### Work order 1
In the essay on sharing a language, what governs judgment when sameness of language is used to invent identity?
### Work order 2
Render this sentence from the essay on sharing a language into Spanish: "The invention of identity is never final."
### Work order 3
Quote the essay on sharing a language word for word, starting at "Some of us make" and ending at "what is appropriate.".

Sharing a Language and the Fallacy of Sameness

By

Obododimma Oha

Some of us make the mistake of thinking that, because we share a language with somebody, maybe a native language, we are the same. This judgment which extends to ethnicity, religion, and other primordial forms of ingroupness, is a regrettable fallacy, a fallacy of sameness. It is also a sign of poor thinking and the open road to backwardness. It is why somebody in authority would prefer people from his or her village, religion, educational institution, club, etc in making special appointments as if only they have the ability to do what is appropriate.

The naivety in this kind of thinking could easily be seen in the fact those people preferred may not really mean well for us. They may be agents of Satan looking for our heads. In other words, they may have their own agenda to pursue, in that case, we are just naive tools asking to be used. And we are being used, surely.
Language is often used in inventing a common identity, but, to echo Benedict Anderson, identity remains tentative and fictional. It may even have the expressed and the unexpressed dimensions, the spoken and the unspoken trajectories. The expressed or spoken angle is superficial and may be altered later. The invention of identity is never final.

In using sameness of language in inventing identity, what governs judgment is sentiment. This sentiment can easily be displaced by another (stronger) one any time and so, like sleeping dogs snoring. sleeping emotions of language should be allowed to lie! Because sentiments determine our preference, the latter is not founded on something solid but a wavering, shaky foundation.

One who speaks the same language with us can fairly understand our sympathies and conspiracies and can use them against us. That the person speaks same language is not always an advantage, otherwise we can just dust our books and return to the Critical Thinking class before it is fully subscribed. That the person speaks same language with us invites us to be very wary in our discourse, instead of being one-track minded, simplistic,  and terribly vulnerable. The point then is that we are very poor tacticians and logicians if we generalise that the ability to speak same language as we we do is an advantage on a person's curriculum vitae.

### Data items
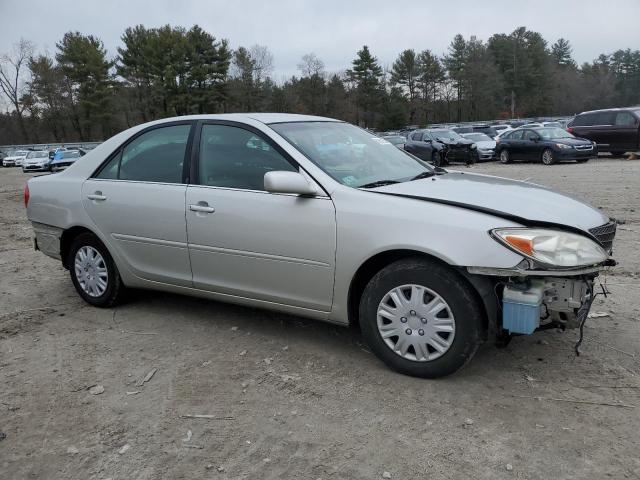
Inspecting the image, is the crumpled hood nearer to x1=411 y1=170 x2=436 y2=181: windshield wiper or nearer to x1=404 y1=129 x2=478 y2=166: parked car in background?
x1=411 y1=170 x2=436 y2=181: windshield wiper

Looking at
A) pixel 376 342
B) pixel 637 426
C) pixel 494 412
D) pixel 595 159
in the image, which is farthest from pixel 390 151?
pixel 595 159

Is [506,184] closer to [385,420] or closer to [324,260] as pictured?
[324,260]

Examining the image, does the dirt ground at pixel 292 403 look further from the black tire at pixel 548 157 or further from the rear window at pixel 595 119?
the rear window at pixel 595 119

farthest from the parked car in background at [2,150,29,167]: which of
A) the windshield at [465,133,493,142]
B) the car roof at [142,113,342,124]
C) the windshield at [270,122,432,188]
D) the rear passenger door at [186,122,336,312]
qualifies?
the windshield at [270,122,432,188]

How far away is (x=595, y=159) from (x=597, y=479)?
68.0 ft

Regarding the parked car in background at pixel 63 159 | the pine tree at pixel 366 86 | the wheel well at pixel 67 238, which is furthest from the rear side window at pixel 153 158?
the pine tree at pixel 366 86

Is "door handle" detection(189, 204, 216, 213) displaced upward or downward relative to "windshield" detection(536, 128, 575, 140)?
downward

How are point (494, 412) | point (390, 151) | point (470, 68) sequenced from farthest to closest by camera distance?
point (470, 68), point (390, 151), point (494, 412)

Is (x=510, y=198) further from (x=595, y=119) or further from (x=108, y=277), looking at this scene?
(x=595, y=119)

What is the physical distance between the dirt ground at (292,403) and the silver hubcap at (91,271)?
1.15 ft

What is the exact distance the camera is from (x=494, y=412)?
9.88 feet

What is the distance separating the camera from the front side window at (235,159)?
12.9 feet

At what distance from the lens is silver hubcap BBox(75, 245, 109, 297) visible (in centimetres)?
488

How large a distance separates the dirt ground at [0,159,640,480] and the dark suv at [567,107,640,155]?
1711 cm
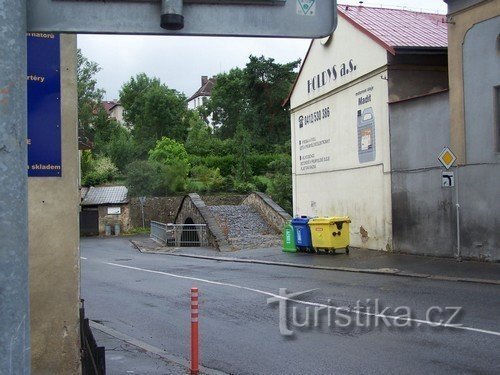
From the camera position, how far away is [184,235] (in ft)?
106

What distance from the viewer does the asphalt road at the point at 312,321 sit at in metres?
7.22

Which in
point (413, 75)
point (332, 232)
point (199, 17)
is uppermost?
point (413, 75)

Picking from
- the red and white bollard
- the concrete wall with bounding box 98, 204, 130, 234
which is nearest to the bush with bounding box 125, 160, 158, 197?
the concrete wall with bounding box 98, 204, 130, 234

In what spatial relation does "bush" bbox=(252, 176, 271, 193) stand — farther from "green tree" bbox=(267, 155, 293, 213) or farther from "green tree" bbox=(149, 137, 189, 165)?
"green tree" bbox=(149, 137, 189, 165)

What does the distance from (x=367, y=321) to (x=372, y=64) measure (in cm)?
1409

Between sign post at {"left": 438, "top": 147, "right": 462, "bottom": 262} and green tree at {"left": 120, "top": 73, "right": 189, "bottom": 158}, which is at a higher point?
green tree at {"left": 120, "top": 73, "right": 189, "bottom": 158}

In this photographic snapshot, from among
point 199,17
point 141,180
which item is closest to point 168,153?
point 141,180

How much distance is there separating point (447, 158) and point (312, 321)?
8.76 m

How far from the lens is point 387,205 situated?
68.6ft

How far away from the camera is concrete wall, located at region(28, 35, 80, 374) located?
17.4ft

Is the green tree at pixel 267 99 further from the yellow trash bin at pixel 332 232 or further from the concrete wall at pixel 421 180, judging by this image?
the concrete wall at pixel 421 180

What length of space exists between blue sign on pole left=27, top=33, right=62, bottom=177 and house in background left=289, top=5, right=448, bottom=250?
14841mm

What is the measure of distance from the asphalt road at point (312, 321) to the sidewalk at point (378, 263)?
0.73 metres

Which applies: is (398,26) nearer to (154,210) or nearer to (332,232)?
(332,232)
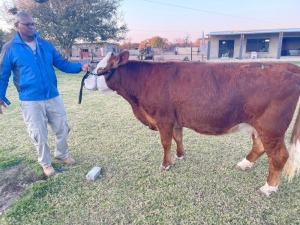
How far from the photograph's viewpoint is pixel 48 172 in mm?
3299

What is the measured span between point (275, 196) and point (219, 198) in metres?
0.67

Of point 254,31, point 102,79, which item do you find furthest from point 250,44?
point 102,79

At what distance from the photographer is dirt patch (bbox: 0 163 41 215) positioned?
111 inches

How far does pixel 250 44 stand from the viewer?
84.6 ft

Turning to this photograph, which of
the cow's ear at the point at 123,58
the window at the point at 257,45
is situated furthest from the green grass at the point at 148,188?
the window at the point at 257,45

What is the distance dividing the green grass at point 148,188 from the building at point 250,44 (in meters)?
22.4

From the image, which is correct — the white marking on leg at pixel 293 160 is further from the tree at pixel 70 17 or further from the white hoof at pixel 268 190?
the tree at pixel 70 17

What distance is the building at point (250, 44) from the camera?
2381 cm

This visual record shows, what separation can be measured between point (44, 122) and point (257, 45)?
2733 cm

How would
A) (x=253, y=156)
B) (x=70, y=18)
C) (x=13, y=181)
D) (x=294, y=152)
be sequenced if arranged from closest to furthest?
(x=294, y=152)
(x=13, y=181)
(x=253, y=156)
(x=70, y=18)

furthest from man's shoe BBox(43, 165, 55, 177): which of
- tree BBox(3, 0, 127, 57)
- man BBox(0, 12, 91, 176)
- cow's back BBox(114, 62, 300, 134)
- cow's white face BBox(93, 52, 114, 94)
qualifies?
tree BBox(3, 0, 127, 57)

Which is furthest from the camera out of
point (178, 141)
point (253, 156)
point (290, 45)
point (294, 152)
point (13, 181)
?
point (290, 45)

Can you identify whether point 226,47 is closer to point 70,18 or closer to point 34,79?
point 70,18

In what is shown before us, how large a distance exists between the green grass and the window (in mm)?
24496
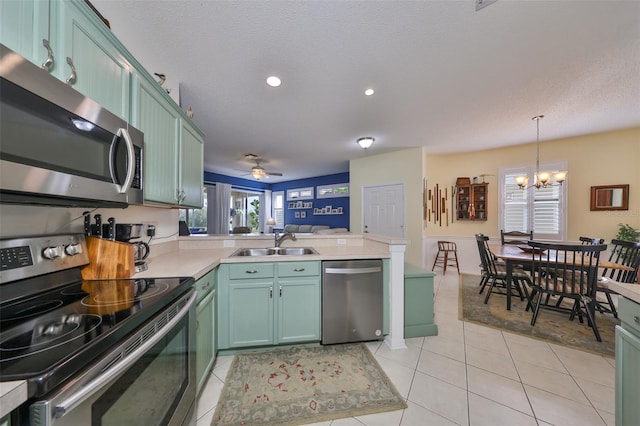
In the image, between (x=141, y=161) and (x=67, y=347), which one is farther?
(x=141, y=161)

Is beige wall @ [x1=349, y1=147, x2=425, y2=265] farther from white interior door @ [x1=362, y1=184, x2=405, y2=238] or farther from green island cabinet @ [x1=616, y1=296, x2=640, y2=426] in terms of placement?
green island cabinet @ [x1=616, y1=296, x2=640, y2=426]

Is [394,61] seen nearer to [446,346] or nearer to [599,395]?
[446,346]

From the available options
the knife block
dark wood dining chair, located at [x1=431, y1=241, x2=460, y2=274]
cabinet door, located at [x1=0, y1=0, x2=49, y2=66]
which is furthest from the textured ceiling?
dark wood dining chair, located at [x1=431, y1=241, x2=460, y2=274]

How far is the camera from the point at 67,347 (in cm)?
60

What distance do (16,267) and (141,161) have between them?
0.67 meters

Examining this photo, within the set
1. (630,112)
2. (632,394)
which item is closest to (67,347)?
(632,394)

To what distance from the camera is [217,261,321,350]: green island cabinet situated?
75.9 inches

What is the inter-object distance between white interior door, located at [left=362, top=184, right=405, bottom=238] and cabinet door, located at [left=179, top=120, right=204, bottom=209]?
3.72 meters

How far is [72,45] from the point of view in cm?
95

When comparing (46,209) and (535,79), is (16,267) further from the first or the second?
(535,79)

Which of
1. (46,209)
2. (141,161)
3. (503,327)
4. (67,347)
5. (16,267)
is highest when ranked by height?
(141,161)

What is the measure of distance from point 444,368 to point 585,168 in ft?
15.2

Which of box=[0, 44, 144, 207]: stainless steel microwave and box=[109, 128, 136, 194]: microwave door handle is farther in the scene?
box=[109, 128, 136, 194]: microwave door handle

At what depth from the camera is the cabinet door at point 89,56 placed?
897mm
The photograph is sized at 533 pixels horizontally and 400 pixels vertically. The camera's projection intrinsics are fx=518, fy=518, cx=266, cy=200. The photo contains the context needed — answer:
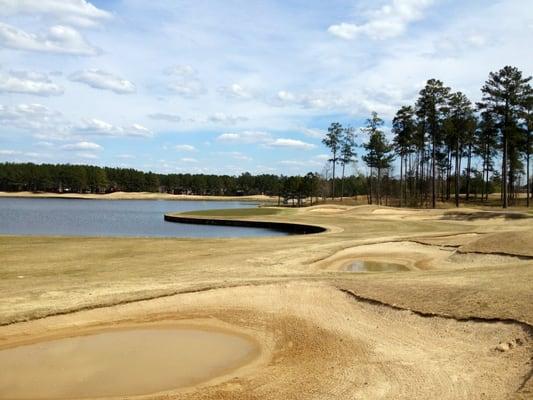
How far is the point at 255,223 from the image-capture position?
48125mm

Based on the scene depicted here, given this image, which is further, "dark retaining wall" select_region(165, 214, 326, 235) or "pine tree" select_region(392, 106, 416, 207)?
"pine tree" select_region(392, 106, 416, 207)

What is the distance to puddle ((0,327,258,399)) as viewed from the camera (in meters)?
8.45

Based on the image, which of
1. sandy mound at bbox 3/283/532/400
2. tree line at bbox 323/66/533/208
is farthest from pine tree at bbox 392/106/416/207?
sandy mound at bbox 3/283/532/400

* * *

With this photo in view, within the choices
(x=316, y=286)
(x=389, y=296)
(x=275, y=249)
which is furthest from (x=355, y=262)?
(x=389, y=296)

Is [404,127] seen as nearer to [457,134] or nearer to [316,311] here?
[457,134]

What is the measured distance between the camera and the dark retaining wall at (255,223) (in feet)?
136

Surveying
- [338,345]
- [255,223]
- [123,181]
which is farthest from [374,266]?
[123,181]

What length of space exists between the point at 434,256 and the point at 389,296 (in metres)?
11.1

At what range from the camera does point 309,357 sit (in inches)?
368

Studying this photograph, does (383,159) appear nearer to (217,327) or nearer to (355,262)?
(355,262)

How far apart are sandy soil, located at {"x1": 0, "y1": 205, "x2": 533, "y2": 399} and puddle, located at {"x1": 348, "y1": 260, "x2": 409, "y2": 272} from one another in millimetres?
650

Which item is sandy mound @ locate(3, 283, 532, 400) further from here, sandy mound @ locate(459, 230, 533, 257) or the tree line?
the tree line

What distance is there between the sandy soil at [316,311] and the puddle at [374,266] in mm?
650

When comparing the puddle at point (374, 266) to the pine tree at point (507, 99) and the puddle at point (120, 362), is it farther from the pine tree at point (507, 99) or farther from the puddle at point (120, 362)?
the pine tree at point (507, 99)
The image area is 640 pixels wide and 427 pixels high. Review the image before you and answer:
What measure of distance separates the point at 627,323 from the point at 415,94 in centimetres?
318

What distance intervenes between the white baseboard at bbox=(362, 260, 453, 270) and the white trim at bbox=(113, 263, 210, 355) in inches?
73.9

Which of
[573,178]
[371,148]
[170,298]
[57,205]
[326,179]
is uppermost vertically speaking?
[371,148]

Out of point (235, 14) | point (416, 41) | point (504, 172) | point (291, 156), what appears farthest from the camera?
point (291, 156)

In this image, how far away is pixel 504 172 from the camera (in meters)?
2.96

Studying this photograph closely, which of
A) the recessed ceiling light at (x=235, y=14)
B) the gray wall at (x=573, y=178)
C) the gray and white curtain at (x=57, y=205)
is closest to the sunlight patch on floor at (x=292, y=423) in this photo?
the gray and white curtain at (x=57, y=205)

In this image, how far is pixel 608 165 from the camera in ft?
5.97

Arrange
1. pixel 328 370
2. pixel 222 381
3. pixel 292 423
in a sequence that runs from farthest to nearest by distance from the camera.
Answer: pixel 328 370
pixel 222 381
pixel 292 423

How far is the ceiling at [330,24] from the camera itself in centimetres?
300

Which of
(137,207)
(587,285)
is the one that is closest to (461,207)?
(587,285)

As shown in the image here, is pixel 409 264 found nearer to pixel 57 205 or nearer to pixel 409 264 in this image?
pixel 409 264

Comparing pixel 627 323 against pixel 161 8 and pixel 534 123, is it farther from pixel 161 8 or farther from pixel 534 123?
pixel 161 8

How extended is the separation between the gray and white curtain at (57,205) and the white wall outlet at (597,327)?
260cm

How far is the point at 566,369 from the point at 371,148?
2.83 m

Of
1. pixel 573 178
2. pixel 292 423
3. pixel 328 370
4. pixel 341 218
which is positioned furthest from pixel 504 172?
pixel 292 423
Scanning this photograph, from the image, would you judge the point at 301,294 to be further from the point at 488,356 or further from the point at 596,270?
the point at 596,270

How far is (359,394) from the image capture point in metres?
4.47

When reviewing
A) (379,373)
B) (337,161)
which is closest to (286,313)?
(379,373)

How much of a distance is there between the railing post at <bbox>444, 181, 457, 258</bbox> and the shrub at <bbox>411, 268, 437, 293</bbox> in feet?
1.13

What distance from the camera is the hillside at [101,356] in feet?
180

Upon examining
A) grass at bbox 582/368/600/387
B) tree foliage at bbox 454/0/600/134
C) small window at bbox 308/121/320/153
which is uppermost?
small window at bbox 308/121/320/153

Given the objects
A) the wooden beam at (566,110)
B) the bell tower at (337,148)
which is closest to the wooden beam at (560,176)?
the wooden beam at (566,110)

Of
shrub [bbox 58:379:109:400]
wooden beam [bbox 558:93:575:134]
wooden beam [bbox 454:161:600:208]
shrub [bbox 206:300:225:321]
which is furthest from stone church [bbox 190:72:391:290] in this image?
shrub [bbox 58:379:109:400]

...

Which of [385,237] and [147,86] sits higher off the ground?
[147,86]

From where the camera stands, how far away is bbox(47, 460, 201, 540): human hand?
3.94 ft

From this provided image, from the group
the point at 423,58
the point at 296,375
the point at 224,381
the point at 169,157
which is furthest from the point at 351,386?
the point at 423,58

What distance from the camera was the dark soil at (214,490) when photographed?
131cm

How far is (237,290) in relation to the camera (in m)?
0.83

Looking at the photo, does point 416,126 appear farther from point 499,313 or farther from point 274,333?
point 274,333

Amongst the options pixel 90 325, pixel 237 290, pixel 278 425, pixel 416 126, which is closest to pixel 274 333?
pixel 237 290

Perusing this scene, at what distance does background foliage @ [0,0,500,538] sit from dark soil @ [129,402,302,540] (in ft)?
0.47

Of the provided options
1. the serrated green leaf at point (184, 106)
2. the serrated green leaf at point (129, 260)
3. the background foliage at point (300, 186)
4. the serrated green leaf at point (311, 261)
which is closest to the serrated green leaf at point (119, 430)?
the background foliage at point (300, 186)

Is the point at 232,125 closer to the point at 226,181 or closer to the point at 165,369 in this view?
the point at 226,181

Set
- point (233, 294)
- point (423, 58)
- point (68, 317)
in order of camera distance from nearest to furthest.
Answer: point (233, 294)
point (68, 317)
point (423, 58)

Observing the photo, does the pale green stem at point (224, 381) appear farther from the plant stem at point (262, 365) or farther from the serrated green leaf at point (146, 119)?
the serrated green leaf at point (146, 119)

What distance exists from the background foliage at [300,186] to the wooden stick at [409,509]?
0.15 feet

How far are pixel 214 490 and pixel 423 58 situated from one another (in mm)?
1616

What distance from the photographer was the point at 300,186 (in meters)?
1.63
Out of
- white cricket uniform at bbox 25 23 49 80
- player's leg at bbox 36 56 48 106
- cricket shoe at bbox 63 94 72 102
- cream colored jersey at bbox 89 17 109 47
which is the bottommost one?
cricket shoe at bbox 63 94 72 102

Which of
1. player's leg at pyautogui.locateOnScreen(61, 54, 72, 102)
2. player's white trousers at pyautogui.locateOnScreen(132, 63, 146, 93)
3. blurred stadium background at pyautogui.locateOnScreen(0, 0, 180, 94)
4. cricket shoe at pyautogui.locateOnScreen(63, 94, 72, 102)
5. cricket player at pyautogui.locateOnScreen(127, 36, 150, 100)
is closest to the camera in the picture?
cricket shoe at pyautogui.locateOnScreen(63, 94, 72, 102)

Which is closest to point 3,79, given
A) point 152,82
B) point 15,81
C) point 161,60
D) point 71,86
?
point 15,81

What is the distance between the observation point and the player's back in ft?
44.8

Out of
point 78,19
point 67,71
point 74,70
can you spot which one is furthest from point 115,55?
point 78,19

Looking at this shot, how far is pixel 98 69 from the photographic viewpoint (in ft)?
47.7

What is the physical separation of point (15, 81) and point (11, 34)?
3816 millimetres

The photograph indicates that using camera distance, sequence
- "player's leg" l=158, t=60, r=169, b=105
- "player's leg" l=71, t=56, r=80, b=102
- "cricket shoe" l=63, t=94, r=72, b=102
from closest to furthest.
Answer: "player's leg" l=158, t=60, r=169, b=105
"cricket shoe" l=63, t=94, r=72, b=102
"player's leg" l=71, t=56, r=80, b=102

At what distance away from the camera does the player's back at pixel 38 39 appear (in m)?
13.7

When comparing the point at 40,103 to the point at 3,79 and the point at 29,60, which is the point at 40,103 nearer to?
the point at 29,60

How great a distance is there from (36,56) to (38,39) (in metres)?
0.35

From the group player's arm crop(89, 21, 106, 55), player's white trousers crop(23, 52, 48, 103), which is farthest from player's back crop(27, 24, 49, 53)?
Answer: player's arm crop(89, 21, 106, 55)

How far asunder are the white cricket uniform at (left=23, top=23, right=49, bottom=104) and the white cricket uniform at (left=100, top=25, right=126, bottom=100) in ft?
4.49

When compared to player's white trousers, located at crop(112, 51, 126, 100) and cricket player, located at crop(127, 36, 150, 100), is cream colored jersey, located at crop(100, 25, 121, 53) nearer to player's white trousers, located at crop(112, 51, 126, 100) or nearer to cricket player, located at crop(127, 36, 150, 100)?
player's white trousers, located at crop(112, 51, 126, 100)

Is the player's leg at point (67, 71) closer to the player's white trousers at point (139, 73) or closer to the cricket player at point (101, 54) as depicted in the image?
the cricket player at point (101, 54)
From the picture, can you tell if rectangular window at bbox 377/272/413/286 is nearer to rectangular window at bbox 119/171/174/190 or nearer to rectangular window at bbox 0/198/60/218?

### Answer space 1
Sentiment.

### Answer space 2
La invención de la identidad nunca es definitiva.

### Answer space 3
Some of us make the mistake of thinking that, because we share a language with somebody, maybe a native language, we are the same. This judgment which extends to ethnicity, religion, and other primordial forms of ingroupness, is a regrettable fallacy, a fallacy of sameness. It is also a sign of poor thinking and the open road to backwardness. It is why somebody in authority would prefer people from his or her village, religion, educational institution, club, etc in making special appointments as if only they have the ability to do what is appropriate.